Job -> Copy the records from the start through the line containing "29L125 31L122 35L121", switching every "mask_svg" to "outline_svg" and leaving everything else unchanged.

START Data excerpts

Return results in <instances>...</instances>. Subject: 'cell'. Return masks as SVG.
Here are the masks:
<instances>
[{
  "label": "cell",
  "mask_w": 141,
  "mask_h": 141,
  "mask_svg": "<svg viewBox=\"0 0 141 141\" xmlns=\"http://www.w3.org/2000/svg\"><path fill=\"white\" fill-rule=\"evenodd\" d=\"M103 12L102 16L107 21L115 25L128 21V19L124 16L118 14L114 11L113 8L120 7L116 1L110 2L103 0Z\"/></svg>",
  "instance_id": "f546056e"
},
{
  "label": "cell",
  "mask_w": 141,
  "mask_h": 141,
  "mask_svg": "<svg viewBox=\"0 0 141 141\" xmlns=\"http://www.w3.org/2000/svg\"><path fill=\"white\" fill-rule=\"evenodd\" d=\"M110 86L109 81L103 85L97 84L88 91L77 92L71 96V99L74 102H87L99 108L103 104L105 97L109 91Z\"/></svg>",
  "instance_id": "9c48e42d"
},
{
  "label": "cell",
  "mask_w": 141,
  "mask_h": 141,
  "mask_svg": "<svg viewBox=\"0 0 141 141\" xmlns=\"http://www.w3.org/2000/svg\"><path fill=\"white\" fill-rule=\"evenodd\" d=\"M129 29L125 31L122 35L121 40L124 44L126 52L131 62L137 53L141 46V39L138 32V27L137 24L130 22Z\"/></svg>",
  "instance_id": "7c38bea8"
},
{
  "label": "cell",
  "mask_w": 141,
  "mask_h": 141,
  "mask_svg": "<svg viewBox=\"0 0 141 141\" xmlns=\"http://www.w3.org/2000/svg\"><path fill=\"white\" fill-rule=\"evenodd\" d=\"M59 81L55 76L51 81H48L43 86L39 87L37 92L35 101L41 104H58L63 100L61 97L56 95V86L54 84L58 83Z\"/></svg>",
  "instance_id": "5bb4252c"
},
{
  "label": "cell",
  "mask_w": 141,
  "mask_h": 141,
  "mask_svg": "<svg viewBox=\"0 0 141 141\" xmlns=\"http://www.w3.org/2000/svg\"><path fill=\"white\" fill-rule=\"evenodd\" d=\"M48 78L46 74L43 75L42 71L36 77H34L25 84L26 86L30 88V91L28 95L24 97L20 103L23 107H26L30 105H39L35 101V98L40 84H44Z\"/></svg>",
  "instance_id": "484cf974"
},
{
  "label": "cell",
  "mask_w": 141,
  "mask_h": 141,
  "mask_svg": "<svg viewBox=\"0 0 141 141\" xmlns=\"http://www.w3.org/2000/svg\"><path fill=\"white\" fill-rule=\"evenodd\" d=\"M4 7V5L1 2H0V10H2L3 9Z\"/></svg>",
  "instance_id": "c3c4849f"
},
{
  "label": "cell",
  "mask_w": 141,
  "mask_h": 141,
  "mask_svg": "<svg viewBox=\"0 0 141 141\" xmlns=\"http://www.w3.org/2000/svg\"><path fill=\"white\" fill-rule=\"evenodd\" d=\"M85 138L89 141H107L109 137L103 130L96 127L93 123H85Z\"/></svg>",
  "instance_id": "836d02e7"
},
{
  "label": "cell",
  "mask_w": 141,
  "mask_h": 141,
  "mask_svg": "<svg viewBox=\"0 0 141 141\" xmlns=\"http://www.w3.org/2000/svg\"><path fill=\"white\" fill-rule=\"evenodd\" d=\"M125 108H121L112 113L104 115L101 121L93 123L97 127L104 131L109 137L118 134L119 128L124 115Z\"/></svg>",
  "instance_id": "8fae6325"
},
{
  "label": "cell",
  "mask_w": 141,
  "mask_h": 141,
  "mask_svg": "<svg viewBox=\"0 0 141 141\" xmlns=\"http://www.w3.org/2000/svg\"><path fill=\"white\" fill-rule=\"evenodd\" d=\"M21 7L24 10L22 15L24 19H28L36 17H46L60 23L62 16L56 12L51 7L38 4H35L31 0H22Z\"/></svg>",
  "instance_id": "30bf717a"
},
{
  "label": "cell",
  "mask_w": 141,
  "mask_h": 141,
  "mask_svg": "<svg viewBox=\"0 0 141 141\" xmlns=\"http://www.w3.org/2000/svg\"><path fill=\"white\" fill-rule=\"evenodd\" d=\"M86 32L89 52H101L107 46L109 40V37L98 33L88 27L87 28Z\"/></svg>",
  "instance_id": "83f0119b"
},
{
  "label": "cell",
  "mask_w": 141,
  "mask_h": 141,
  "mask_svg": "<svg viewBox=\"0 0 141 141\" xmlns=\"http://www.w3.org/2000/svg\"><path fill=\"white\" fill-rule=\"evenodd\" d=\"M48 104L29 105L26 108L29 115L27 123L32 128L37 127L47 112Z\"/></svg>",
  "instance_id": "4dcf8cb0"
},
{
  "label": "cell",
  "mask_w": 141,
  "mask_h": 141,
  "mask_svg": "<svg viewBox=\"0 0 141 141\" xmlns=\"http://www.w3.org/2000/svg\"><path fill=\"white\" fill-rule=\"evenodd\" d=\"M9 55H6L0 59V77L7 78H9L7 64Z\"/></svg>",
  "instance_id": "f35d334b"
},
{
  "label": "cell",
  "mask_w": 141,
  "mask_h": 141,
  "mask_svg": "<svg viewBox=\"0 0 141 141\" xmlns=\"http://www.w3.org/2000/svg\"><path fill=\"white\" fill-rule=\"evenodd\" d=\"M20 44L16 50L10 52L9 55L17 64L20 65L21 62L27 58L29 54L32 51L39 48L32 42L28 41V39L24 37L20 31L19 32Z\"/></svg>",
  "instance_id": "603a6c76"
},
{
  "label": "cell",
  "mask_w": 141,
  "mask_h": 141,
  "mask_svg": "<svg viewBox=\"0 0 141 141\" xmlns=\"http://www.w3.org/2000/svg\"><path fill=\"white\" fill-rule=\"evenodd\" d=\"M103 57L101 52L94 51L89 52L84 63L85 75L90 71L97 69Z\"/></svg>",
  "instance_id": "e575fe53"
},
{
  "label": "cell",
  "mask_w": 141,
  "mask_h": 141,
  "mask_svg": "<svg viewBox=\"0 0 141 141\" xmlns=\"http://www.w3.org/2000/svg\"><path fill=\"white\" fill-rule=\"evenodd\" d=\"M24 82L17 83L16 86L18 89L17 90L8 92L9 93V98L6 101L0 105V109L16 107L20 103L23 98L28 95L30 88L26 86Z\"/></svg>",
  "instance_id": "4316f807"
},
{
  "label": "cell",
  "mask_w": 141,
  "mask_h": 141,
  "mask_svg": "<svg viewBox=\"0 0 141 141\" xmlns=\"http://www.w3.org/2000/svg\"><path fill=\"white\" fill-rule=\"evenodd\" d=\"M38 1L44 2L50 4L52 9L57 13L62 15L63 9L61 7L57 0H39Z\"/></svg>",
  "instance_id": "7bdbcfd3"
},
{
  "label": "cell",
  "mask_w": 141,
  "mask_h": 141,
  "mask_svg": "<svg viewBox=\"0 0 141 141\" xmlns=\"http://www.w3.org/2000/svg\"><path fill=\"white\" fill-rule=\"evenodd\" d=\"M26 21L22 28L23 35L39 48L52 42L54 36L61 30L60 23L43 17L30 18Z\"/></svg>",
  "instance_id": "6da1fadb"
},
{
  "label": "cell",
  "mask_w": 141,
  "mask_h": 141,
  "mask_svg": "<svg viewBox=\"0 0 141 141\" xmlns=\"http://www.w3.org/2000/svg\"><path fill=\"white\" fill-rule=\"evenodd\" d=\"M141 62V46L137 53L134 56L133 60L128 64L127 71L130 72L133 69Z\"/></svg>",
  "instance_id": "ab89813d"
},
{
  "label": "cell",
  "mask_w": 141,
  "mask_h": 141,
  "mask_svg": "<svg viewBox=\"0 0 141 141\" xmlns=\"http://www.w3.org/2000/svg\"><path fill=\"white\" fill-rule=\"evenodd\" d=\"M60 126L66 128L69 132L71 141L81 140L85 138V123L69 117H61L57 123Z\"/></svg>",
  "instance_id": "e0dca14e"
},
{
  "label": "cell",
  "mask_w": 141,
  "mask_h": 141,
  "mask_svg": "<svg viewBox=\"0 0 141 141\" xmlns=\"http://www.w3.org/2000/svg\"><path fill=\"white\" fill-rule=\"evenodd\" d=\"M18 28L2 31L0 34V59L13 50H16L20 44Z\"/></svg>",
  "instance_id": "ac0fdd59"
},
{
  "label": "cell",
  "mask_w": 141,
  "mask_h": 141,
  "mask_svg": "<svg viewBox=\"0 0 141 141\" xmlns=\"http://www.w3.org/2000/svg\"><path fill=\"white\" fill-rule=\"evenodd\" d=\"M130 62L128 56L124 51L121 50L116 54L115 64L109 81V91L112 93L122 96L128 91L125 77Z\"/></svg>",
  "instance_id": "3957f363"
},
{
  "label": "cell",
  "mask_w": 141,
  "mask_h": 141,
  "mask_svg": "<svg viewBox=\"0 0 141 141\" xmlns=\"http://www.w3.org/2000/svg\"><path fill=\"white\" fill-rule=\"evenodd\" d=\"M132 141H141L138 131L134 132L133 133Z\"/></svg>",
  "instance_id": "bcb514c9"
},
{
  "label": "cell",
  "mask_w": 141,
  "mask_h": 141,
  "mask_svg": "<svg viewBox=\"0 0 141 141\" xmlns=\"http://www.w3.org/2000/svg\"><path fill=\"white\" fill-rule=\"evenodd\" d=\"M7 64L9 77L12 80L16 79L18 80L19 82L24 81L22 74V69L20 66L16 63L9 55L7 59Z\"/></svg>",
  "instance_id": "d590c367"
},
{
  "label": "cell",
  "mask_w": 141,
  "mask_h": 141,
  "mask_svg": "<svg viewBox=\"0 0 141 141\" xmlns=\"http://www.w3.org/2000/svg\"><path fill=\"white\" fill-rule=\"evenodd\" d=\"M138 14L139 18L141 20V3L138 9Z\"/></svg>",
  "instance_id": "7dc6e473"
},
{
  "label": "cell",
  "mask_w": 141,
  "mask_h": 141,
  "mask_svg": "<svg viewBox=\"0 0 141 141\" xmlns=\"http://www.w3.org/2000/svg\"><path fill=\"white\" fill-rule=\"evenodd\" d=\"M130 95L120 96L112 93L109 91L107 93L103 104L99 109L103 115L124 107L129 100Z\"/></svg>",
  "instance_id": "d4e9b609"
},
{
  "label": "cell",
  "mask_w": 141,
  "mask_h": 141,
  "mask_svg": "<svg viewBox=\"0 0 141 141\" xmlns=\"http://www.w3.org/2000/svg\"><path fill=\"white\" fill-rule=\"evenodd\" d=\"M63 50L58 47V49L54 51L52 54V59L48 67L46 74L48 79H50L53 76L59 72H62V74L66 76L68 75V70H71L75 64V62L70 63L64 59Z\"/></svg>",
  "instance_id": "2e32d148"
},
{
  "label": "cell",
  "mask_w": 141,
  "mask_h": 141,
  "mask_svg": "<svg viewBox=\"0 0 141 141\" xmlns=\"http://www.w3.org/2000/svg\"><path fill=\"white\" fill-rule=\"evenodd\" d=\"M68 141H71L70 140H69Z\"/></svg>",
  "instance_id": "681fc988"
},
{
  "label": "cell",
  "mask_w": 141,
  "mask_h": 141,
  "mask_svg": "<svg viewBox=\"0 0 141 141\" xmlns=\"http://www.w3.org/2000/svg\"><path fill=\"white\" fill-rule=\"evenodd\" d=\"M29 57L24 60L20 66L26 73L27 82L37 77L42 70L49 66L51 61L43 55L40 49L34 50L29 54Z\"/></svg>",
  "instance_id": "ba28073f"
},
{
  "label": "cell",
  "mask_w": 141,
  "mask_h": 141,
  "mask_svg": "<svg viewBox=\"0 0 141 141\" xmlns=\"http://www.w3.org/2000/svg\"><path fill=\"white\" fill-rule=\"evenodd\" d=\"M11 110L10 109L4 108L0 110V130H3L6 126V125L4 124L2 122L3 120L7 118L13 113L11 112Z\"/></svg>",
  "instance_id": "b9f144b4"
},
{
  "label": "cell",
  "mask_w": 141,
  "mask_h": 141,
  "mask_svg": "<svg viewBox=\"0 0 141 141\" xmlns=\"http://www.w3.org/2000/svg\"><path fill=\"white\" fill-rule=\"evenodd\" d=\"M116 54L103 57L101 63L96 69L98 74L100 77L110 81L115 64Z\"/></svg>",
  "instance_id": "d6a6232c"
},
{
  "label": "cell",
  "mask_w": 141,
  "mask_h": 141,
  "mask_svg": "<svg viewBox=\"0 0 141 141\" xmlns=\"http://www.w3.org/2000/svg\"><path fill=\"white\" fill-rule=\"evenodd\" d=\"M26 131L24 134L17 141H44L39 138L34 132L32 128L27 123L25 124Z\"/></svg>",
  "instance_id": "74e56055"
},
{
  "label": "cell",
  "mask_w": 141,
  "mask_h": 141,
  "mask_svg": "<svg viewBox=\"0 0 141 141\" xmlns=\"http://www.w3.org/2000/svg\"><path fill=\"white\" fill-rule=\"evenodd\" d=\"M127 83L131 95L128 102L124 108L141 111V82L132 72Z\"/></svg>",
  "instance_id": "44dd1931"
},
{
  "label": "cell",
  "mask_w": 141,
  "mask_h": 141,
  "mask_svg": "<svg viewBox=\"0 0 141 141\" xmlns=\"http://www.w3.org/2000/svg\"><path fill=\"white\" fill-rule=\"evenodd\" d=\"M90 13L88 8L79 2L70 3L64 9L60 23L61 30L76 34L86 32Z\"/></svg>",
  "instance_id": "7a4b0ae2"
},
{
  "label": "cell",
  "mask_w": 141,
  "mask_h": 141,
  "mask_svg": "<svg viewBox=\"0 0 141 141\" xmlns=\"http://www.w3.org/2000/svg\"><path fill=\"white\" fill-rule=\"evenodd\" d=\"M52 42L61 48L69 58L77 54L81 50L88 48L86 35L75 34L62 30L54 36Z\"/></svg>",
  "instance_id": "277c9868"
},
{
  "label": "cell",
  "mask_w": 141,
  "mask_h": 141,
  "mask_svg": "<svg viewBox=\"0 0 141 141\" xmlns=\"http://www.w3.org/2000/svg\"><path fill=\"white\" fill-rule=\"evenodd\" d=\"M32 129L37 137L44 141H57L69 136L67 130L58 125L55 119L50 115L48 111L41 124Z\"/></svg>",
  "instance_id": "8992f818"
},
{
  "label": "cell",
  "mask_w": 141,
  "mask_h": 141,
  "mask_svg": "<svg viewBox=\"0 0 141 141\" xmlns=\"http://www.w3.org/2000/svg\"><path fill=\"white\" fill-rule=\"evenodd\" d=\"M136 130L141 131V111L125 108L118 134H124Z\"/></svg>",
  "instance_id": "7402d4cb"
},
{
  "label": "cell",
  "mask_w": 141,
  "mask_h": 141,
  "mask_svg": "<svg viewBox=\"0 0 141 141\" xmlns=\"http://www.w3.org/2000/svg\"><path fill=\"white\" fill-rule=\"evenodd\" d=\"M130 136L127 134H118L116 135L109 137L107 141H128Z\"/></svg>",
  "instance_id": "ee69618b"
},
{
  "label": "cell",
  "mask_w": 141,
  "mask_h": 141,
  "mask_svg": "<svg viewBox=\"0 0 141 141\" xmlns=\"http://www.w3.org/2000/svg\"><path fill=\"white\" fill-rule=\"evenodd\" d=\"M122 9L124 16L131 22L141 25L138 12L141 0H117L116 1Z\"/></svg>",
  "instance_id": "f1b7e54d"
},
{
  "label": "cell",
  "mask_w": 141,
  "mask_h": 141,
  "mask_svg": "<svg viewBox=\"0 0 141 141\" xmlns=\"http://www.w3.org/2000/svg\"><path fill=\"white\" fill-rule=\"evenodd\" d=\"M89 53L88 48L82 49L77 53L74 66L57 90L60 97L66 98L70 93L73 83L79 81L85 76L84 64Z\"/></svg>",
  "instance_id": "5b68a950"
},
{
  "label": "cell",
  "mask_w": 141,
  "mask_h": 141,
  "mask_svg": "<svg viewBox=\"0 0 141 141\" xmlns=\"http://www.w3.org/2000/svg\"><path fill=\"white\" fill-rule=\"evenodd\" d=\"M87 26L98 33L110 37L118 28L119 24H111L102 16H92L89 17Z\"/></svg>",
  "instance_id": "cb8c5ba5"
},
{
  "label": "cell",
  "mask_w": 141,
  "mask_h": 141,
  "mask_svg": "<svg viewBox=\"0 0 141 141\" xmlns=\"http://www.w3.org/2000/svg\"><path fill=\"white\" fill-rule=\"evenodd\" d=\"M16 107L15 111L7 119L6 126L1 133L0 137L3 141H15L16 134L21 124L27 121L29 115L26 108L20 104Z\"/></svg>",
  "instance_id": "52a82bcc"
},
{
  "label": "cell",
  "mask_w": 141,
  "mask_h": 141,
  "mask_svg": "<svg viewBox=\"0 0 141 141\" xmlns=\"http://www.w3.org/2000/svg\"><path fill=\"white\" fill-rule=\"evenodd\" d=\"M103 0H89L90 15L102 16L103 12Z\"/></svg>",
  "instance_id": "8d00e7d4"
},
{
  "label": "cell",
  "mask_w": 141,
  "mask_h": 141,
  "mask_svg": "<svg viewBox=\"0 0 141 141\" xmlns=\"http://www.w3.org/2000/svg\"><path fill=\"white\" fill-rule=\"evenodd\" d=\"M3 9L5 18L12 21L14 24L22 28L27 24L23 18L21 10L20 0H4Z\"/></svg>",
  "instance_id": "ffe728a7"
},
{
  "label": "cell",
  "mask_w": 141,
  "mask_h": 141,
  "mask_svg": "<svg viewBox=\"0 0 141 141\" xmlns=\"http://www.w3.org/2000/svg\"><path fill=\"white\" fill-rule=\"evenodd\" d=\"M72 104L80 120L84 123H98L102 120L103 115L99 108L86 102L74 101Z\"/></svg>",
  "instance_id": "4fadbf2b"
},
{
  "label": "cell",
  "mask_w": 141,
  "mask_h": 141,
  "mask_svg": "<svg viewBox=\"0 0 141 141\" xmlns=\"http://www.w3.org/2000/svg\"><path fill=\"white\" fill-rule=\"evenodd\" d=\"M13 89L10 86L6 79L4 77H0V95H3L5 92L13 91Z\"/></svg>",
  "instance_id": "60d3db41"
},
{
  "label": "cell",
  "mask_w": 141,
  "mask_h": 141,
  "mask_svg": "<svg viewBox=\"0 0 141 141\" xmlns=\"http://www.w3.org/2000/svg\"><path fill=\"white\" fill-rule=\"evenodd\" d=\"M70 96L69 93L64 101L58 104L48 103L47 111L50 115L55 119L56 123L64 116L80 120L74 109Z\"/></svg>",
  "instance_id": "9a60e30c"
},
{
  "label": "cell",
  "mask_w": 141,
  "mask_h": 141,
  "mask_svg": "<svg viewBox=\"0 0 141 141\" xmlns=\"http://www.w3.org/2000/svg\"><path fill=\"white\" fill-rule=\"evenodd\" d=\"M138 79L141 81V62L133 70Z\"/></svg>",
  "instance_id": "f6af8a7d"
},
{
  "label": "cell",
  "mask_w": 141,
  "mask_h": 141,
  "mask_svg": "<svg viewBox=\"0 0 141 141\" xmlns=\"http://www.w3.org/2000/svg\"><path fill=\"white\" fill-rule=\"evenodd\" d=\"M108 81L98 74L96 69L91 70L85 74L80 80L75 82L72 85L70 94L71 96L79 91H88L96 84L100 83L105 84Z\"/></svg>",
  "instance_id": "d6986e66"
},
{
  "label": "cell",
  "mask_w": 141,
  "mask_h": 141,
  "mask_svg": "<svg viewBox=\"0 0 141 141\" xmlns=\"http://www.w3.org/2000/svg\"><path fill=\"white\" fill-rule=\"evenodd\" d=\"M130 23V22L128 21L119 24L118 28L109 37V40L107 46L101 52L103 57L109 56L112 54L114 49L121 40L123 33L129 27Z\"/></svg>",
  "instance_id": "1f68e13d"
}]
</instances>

END Data excerpts

Response for this exercise ->
Return results in <instances>...</instances>. Subject: 'cell'. Return masks as SVG.
Here are the masks:
<instances>
[{
  "label": "cell",
  "mask_w": 141,
  "mask_h": 141,
  "outline_svg": "<svg viewBox=\"0 0 141 141\" xmlns=\"http://www.w3.org/2000/svg\"><path fill=\"white\" fill-rule=\"evenodd\" d=\"M103 12L102 16L107 21L115 25L128 21V19L124 16L118 14L114 11L113 8L120 7L116 1L110 2L103 0Z\"/></svg>",
  "instance_id": "f546056e"
},
{
  "label": "cell",
  "mask_w": 141,
  "mask_h": 141,
  "outline_svg": "<svg viewBox=\"0 0 141 141\" xmlns=\"http://www.w3.org/2000/svg\"><path fill=\"white\" fill-rule=\"evenodd\" d=\"M110 86L109 81L103 85L97 84L88 91L77 92L71 96V99L74 102H87L99 108L103 104L105 97L109 91Z\"/></svg>",
  "instance_id": "9c48e42d"
},
{
  "label": "cell",
  "mask_w": 141,
  "mask_h": 141,
  "outline_svg": "<svg viewBox=\"0 0 141 141\" xmlns=\"http://www.w3.org/2000/svg\"><path fill=\"white\" fill-rule=\"evenodd\" d=\"M129 29L125 31L122 35L121 40L124 44L126 52L131 62L137 53L141 46V39L138 32V27L137 24L130 22Z\"/></svg>",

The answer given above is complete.